**Supplied material**
--------

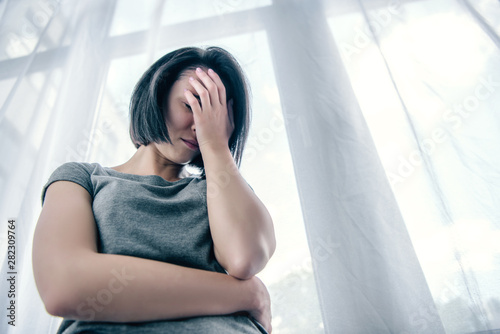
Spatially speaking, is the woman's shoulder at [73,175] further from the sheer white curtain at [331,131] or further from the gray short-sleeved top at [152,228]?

--------

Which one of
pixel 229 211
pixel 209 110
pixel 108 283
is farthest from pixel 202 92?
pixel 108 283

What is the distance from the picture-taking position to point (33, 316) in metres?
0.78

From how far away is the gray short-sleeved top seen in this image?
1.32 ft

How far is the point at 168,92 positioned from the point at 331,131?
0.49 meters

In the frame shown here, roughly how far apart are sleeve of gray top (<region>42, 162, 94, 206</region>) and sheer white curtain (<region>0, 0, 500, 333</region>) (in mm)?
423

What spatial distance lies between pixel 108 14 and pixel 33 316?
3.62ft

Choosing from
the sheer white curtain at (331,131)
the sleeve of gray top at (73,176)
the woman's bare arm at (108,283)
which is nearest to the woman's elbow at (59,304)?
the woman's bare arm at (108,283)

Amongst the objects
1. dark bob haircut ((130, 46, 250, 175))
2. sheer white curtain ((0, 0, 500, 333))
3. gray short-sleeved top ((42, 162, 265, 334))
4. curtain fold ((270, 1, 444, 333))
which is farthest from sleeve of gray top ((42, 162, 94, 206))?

--------

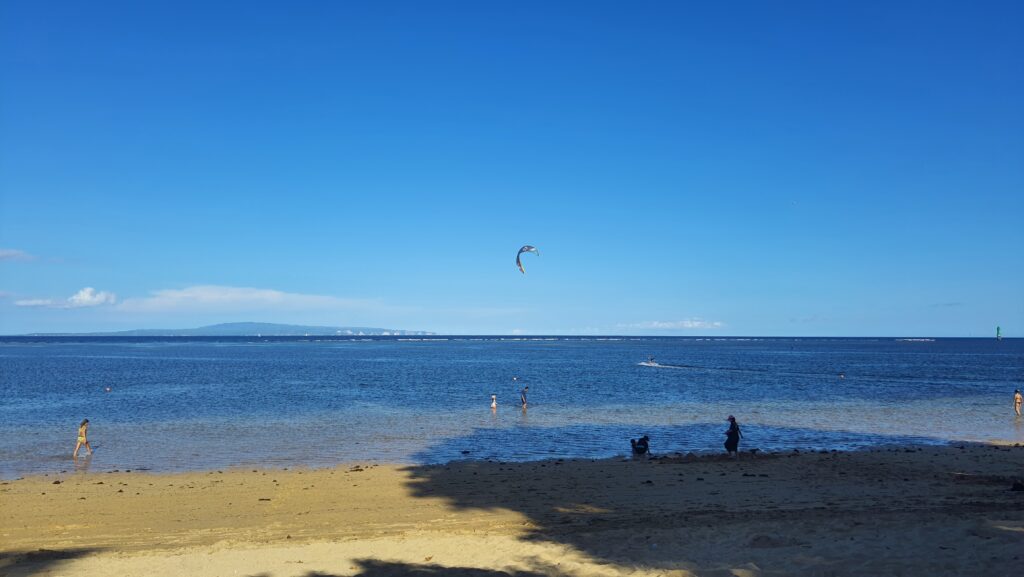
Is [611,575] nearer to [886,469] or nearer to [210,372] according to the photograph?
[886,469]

--------

**Aim**
Which lines of the material above contain the word "short"? Copy out each of them in full.

**Exercise response**
Spatially speaking, is the woman's shoulder at [73,175] further from the sheer white curtain at [331,131] or further from the gray short-sleeved top at [152,228]?
From how far away is the gray short-sleeved top seen in this image?
3. gray short-sleeved top ((42, 162, 265, 334))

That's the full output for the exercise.